Re: [PATCH net v5 1/2] bonding: fix null-ptr-deref in bond_rr_gen_slave_id()

[Nikolay Aleksandrov <razor@blackwall.org>]

On Tue, Mar 10, 2026 at 01:07:15PM +0100, Eric Dumazet wrote:
> On Tue, Mar 10, 2026 at 1:00 PM Eric Dumazet <edumazet@google.com> wrote:
> >
> > On Tue, Mar 10, 2026 at 12:49 PM Nikolay Aleksandrov
> > <razor@blackwall.org> wrote:
> > >
> > > On Mon, Mar 09, 2026 at 11:06:58AM +0800, Jiayuan Chen wrote:
> > > > From: Jiayuan Chen <jiayuan.chen@shopee.com>
> > > >
> > > > bond_rr_gen_slave_id() dereferences bond->rr_tx_counter without a NULL
> > > > check. rr_tx_counter is a per-CPU counter only allocated in bond_open()
> > > > when the bond mode is round-robin. If the bond device was never brought
> > > > up, rr_tx_counter remains NULL, causing a null-ptr-deref.
> > > >
> > > > The XDP redirect path can reach this code even when the bond is not up:
> > > > bpf_master_redirect_enabled_key is a global static key, so when any bond
> > > > device has native XDP attached, the XDP_TX -> xdp_master_redirect()
> > > > interception is enabled for all bond slaves system-wide.
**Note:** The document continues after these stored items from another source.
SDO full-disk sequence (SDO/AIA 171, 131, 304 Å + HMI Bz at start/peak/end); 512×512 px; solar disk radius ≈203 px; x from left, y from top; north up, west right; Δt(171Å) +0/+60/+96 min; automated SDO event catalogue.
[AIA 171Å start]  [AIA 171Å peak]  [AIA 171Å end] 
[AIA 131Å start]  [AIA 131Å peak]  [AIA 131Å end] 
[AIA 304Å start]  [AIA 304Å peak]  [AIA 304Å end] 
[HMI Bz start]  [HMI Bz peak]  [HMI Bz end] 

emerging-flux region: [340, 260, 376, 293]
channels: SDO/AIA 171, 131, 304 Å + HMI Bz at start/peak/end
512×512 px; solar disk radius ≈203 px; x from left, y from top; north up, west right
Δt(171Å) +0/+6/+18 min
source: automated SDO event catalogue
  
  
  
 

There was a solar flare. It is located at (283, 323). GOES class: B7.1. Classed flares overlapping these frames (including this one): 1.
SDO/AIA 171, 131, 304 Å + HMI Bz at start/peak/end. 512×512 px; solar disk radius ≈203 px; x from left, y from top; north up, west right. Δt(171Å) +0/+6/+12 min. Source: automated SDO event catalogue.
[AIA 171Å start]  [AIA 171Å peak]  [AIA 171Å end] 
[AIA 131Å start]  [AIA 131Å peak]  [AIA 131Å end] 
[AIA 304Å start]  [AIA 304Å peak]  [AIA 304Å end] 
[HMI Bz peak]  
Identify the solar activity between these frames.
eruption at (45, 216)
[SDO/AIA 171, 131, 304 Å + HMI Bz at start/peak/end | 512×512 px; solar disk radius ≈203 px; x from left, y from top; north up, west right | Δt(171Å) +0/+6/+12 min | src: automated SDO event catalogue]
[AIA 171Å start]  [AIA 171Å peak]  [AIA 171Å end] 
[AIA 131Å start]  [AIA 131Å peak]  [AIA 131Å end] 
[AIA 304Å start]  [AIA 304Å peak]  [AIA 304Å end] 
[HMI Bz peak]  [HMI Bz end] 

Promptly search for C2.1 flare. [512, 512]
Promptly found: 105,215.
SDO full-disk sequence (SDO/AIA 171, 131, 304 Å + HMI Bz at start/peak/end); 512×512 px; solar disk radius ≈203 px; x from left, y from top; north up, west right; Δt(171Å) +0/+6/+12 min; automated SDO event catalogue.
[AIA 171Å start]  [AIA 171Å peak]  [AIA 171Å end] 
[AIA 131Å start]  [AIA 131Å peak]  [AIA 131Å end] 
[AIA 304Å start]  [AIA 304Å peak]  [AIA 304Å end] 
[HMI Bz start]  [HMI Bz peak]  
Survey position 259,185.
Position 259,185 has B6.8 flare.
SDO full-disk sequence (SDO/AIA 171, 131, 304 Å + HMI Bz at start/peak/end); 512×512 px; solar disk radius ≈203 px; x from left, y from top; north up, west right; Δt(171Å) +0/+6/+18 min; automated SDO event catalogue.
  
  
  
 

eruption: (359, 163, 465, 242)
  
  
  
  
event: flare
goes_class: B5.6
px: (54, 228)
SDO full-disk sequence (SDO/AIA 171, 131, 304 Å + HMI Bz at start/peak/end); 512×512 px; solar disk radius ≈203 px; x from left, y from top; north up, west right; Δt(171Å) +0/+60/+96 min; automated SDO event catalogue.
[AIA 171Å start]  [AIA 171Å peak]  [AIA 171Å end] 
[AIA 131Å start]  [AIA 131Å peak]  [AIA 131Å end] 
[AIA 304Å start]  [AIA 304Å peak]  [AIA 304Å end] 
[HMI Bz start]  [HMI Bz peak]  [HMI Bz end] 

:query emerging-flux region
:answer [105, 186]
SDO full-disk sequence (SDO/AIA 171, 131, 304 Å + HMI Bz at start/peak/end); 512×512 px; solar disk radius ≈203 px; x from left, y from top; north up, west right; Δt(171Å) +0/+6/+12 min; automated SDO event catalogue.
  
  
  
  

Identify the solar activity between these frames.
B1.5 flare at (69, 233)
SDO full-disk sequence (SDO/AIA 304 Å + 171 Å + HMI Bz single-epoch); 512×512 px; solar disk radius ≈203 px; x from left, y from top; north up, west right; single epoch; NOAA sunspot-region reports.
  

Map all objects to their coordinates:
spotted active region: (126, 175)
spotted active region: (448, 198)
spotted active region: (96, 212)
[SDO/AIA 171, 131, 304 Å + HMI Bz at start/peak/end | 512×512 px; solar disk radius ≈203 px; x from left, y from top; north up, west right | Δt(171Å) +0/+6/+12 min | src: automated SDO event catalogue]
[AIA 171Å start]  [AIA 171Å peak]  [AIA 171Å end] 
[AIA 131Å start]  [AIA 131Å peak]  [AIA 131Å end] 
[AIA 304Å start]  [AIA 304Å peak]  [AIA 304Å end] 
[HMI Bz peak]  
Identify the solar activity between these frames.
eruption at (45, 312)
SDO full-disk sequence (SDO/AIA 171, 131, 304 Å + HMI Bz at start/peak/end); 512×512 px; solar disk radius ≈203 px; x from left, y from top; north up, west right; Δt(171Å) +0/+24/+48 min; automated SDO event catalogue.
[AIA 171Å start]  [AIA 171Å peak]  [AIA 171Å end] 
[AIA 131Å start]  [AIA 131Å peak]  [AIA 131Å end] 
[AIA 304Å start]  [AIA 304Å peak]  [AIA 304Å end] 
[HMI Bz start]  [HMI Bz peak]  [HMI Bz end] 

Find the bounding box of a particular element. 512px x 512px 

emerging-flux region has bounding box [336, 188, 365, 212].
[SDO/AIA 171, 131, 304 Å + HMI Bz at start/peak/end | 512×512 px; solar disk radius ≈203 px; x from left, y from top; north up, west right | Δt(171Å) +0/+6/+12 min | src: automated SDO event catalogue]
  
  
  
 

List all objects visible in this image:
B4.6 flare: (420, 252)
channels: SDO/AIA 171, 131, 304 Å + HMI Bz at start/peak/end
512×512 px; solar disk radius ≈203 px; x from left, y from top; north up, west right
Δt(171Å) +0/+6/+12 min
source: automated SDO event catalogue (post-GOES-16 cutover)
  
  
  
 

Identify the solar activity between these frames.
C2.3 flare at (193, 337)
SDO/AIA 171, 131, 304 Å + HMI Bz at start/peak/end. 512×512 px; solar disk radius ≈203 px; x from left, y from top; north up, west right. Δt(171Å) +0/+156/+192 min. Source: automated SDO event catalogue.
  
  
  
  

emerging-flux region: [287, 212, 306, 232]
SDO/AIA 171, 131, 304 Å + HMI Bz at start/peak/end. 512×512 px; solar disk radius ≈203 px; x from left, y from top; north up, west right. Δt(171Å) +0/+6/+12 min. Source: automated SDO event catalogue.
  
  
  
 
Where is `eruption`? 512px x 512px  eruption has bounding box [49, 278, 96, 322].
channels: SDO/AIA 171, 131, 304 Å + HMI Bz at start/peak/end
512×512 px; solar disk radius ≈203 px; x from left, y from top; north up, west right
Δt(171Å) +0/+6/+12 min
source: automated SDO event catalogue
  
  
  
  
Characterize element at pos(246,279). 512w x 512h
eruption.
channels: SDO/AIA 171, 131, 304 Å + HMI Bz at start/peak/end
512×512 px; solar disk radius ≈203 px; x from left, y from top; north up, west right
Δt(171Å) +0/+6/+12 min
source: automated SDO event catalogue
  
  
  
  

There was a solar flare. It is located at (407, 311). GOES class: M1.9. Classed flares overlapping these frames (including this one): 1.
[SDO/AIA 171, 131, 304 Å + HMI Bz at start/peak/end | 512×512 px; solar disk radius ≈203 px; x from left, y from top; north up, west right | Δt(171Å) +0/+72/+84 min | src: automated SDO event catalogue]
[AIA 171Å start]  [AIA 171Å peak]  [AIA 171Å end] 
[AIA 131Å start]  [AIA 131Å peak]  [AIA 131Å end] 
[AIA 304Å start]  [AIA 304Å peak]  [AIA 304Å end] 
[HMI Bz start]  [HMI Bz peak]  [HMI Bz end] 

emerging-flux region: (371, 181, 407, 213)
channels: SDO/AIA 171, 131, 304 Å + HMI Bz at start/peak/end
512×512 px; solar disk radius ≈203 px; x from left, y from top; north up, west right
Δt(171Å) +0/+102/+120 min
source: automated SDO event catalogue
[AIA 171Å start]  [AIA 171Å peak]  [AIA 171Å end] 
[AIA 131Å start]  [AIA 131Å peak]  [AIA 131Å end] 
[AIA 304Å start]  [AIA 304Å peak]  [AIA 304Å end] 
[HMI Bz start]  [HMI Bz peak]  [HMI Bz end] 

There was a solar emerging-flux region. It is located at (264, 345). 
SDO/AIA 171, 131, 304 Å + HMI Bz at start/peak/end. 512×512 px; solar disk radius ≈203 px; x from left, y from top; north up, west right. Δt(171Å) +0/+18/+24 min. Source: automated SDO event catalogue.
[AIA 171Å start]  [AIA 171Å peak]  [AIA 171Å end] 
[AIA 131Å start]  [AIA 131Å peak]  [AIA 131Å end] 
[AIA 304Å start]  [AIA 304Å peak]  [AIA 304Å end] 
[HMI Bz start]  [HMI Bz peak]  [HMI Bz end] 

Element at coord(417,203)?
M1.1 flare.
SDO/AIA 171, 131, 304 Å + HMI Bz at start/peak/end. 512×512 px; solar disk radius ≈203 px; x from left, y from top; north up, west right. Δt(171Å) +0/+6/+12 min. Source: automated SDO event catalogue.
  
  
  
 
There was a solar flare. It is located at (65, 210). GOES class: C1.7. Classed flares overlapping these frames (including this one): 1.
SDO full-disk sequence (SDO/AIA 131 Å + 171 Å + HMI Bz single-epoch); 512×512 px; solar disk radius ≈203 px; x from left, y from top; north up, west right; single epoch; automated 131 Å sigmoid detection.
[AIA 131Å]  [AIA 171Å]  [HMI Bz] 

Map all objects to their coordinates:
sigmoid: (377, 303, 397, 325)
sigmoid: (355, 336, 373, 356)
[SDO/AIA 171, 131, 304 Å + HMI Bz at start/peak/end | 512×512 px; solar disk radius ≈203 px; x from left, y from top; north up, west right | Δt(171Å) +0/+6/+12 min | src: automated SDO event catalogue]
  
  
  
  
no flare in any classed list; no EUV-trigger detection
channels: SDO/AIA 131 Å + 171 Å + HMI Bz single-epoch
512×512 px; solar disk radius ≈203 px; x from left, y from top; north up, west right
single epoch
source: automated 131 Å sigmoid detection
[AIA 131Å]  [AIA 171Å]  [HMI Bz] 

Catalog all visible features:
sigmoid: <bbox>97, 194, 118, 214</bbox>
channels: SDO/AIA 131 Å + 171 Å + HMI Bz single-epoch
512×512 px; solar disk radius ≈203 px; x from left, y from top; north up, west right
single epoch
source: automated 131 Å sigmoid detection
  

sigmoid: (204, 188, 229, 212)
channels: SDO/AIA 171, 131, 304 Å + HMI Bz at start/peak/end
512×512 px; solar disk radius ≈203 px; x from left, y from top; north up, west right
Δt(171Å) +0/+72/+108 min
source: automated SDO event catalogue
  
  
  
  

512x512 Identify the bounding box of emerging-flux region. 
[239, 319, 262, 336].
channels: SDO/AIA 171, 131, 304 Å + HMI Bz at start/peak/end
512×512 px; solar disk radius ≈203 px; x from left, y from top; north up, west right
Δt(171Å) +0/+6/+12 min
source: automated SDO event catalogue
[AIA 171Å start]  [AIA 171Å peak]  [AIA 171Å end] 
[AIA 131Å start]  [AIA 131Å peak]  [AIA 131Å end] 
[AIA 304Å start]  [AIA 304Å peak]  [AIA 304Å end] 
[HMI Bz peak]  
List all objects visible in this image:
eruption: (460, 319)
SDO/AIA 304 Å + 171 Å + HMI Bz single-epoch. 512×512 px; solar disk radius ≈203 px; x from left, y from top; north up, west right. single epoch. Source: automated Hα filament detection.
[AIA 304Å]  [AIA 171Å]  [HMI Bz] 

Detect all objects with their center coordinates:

This allows the
> > > > path xdp_master_redirect() -> bond_xdp_get_xmit_slave() ->
> > > > bond_xdp_xmit_roundrobin_slave_get() -> bond_rr_gen_slave_id() to be
> > > > reached on a bond that was never opened.
> > > >
> > > > Fix this by adding a NULL check with unlikely() in bond_rr_gen_slave_id()
> > > > before dereferencing rr_tx_counter. When rr_tx_counter is NULL (bond was
> > > > never opened), fall back to get_random_u32() for slave selection. The
> > > > allocation in bond_open() is kept, with WRITE_ONCE() added to safely
> > > > publish the pointer to the XDP read side. A plain read suffices for the
> > > > !bond->rr_tx_counter guard in bond_open() itself, as bond_open() runs
> > > > under RTNL lock and is the only writer of rr_tx_counter.
> > > >
> > > > Fixes: 879af96ffd72 ("net, core: Add support for XDP redirection to slave device")
> > > > Reported-by: syzbot+80e046b8da2820b6ba73@syzkaller.appspotmail.com
> > > > Closes: https://lore.kernel.org/all/698f84c6.a70a0220.2c38d7.00cc.GAE@google.com/T/
> > > > Signed-off-by: Jiayuan Chen <jiayuan.chen@shopee.com>
> > > > ---
> > > >  drivers/net/bonding/bond_main.c | 9 +++++++--
> > > >  1 file changed, 7 insertions(+), 2 deletions(-)
> > > >
> > >
> > > This is Jay's patch + the unlikely change, looks good to me.
> > > Reviewed-by: Nikolay Aleksandrov <razor@blackwall.org>
> >
> > Orthogonal to this patch  :
> >
> >  get_random_u32() typical cost is around 10 to 20 ns, I really wonder
> > if this makes sense
> > for the packets_per_slave == 0 or 1 case to haves this kind of
> > randomness in the first place.
> >
> > Perhaps we could use a
> >
> > static DEFINE_PER_CPU(u32, rr_tx_counter)
> >
> > And :
> >  slave_id = this_cpu_inc_return(rr_tx_counter);
> 
> I also have mixed feelings about this patch.
> 
> We probably should detect that the device is not ready before hitting
> something deeper in the stack.
> 
> Sure, a NULL deref is avoided, bu what happens next ?
> 
> We send a packet while the device is not UP, I am pretty sure this
> violates at least some RCU rules in device dismantling.

IIRC when the redirect continues, the packet should get dropped if the device is
not up (checks at a few places), but that's outside of bond's jurisdiction and
after the slave id is needed in xdp master redirect's path unfortunately.
I'm not sure it can reach much further, it just has the master dev's slave id
generation in its path.

In any case we shouldn't crash in the slave id generation in the bonding,
that ndo's only job is to return a slave id.